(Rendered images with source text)
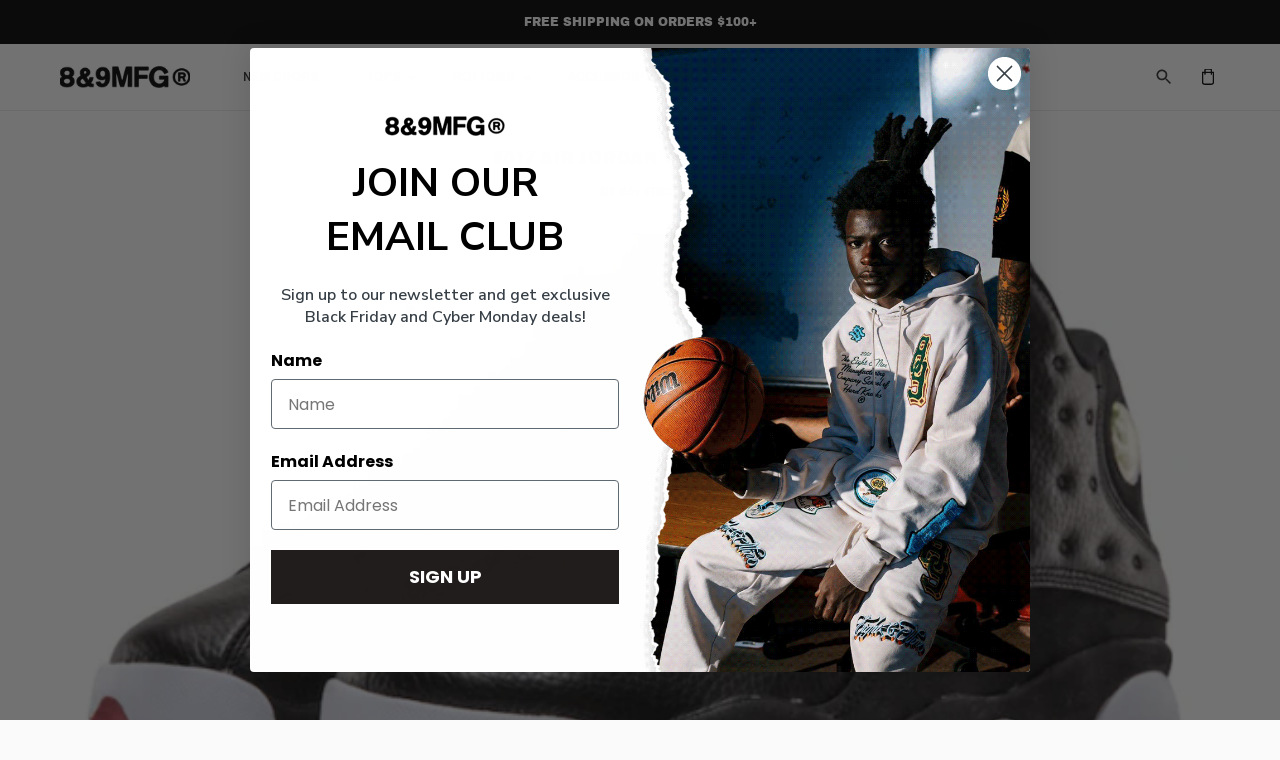

--- FILE ---
content_type: text/json
request_url: https://conf.config-security.com/model
body_size: 85
content:
{"title":"recommendation AI model (keras)","structure":"release_id=0x22:26:32:45:5a:60:50:4d:3a:71:34:6f:54:3b:2a:20:75:67:3a:31:5b:5f:71:39:78:2c:74:41:30;keras;rt6l2xe2p11g4h5h7h4kbl51g91vef2w6x7yjivtttvsdjxvrk2fw7vskrlz3lw91ctbsm5a","weights":"../weights/22263245.h5","biases":"../biases/22263245.h5"}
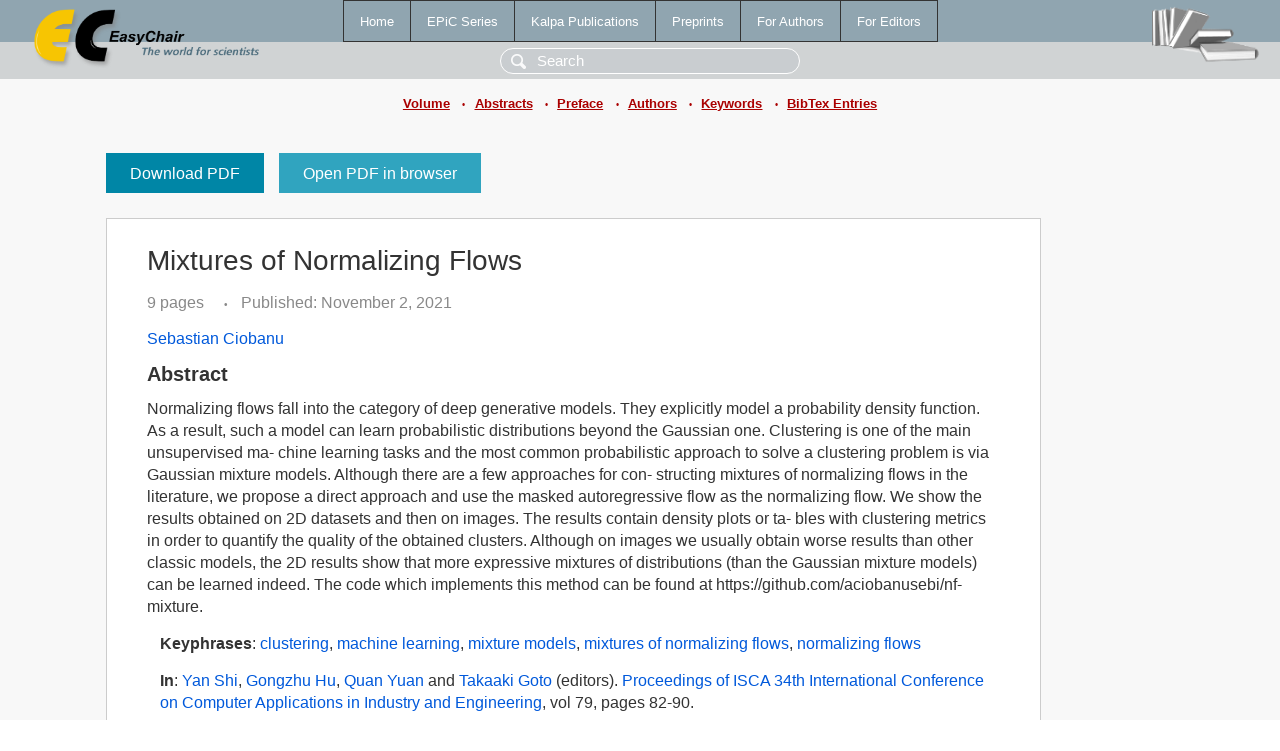

--- FILE ---
content_type: text/html; charset=UTF-8
request_url: https://easychair-www.easychair.org/publications/paper/Scnv
body_size: 2192
content:
<!DOCTYPE html>
<html lang='en-US'><head><meta content='text/html; charset=UTF-8' http-equiv='Content-Type'/><title>Mixtures of Normalizing Flows</title><link href='/images/favicon.ico' rel='icon' type='image/jpeg'/><link href='/css/cool.css?version=531' rel='StyleSheet' type='text/css'/><link href='/css/publications.css?version=531' rel='StyleSheet' type='text/css'/><script src='/js/easy.js?version=531'></script><script src='/publications/pubs.js?version=531'></script></head><body class="pubs"><table class="page"><tr style="height:1%"><td><div class="menu"><table class="menutable"><tr><td><a class="mainmenu" href="/publications/" id="t:HOME">Home</a></td><td><a class="mainmenu" href="/publications/EPiC" id="t:EPIC">EPiC Series</a></td><td><a class="mainmenu" href="/publications/Kalpa" id="t:KALPA">Kalpa Publications</a></td><td><a class="mainmenu" href="/publications/preprints" id="t:PREPRINTS">Preprints</a></td><td><a class="mainmenu" href="/publications/for_authors" id="t:FOR_AUTHORS">For Authors</a></td><td><a class="mainmenu" href="/publications/for_editors" id="t:FOR_EDITORS">For Editors</a></td></tr></table></div><div class="search_row"><form onsubmit="alert('Search is temporarily unavailable');return false;"><input id="search-input" name="query" placeholder="Search" type="text"/></form></div><div id="logo"><a href="/"><img class="logonew_alignment" src="/images/logoECpubs.png"/></a></div><div id="books"><img class="books_alignment" src="/images/books.png"/></div></td></tr><tr style="height:1%"><td class="ltgray"><div class="submenu"><a href="/publications/volume/CAINE_2021">Volume</a><span class="bull_sm"> •</span><a href="/publications/volume/CAINE_2021/abstracts">Abstracts</a><span class="bull_sm"> •</span><a href="/publications/volume/CAINE_2021/preface">Preface</a><span class="bull_sm"> •</span><a href="/publications/volume/CAINE_2021/authors">Authors</a><span class="bull_sm"> •</span><a href="/publications/volume/CAINE_2021/keywords">Keywords</a><span class="bull_sm"> •</span><a href="/publications/volume/CAINE_2021/bibtex">BibTex Entries</a></div></td></tr><tr style="height:99%"><td class="ltgray"><div id="mainColumn"><table id="content_table"><tr><td style="vertical-align:top;width:99%"><a class="pdf_download" href="/publications/paper/Scnv/download" title="Download full-text PDF">Download PDF</a><a class="pdf_open" href="/publications/paper/Scnv/open" title="Open full-text paper in browser">Open PDF in browser</a><div class="abstractBox"><h1>Mixtures of Normalizing Flows</h1><span class="pages">9 pages</span><span class="pagesbull">•</span><span class="date">Published: November 2, 2021</span><div class="authors"><a href="/publications/author/K4sr">Sebastian Ciobanu</a></div><h3>Abstract</h3>Normalizing flows fall into the category of deep generative models. They explicitly model a probability density function. As a result, such a model can learn probabilistic distributions beyond the Gaussian one. Clustering is one of the main unsupervised ma- chine learning tasks and the most common probabilistic approach to solve a clustering problem is via Gaussian mixture models. Although there are a few approaches for con- structing mixtures of normalizing flows in the literature, we propose a direct approach and use the masked autoregressive flow as the normalizing flow. We show the results obtained on 2D datasets and then on images. The results contain density plots or ta- bles with clustering metrics in order to quantify the quality of the obtained clusters. Although on images we usually obtain worse results than other classic models, the 2D results show that more expressive mixtures of distributions (than the Gaussian mixture models) can be learned indeed. The code which implements this method can be found at https://github.com/aciobanusebi/nf-mixture.<p><b>Keyphrases</b>: <a href="/publications/keyword/7nhV">clustering</a>, <a href="/publications/keyword/VgxF">machine learning</a>, <a href="/publications/keyword/hnrq">mixture models</a>, <a href="/publications/keyword/BQwX">mixtures of normalizing flows</a>, <a href="/publications/keyword/Sl26">normalizing flows</a></p><p><b>In</b>: <a href="/publications/author/lJw5">Yan Shi</a>, <a href="/publications/author/9Fn6">Gongzhu Hu</a>, <a href="/publications/author/6cQp">Quan Yuan</a> and <a href="/publications/author/ZKcd">Takaaki Goto</a> (editors). <a href="/publications/volume/CAINE_2021">Proceedings of ISCA 34th International Conference on Computer Applications in Industry and Engineering</a>, vol 79, pages 82-90.</p><table style="margin-top:10px"><tr><td class="paper_link" style="padding-right:7pt"><b>Links:</b></td><td class="paper_link"><a href="/publications/paper/Scnv" title="EasyChair link">https://easychair.org/publications/paper/Scnv</a></td></tr><tr><td></td><td class="paper_link"><a href="https://doi.org/10.29007/nq4f" title="persistent link using DOI">https://doi.org/10.29007/nq4f</a></td></tr></table><div class="bibtex_button" onclick="Pubs.bibtex()">BibTeX entry <div class="bibtex" id="bibtex" onclick="Pubs.bibtexInner()"><pre>@inproceedings{CAINE2021:Mixtures_Normalizing_Flows,
  author    = {Sebastian Ciobanu},
  title     = {Mixtures of Normalizing Flows},
  booktitle = {Proceedings of ISCA 34th International Conference on Computer Applications in Industry and Engineering},
  editor    = {Yan Shi and Gongzhu Hu and Quan Yuan and Takaaki Goto},
  series    = {EPiC Series in Computing},
  volume    = {79},
  publisher = {EasyChair},
  bibsource = {EasyChair, https://easychair.org},
  issn      = {2398-7340},
  url       = {/publications/paper/Scnv},
  doi       = {10.29007/nq4f},
  pages     = {82-90},
  year      = {2021}}
</pre></div></div></div><a class="pdf_download" href="/publications/paper/Scnv/download" title="Download full-text PDF">Download PDF</a><a class="pdf_open" href="/publications/paper/Scnv/open" title="Open full-text paper in browser">Open PDF in browser</a></td></tr></table></div></td></tr><tr><td class="footer">Copyright © 2012-2026 easychair.org. All rights reserved.</td></tr></table></body></html>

Instructions for the task: Starting at the line above that contains "request_url: https://conf.config-security.com/model", transcribe every line exactly through the line that contains "<!DOCTYPE html>", including that last one, and skip the pictures.

Solution to this task:
request_url: https://conf.config-security.com/model
body_size: 85
content:
{"title":"recommendation AI model (keras)","structure":"release_id=0x22:26:32:45:5a:60:50:4d:3a:71:34:6f:54:3b:2a:20:75:67:3a:31:5b:5f:71:39:78:2c:74:41:30;keras;rt6l2xe2p11g4h5h7h4kbl51g91vef2w6x7yjivtttvsdjxvrk2fw7vskrlz3lw91ctbsm5a","weights":"../weights/22263245.h5","biases":"../biases/22263245.h5"}

--- FILE ---
content_type: text/html; charset=UTF-8
request_url: https://easychair-www.easychair.org/publications/paper/Scnv
body_size: 2192
content:
<!DOCTYPE html>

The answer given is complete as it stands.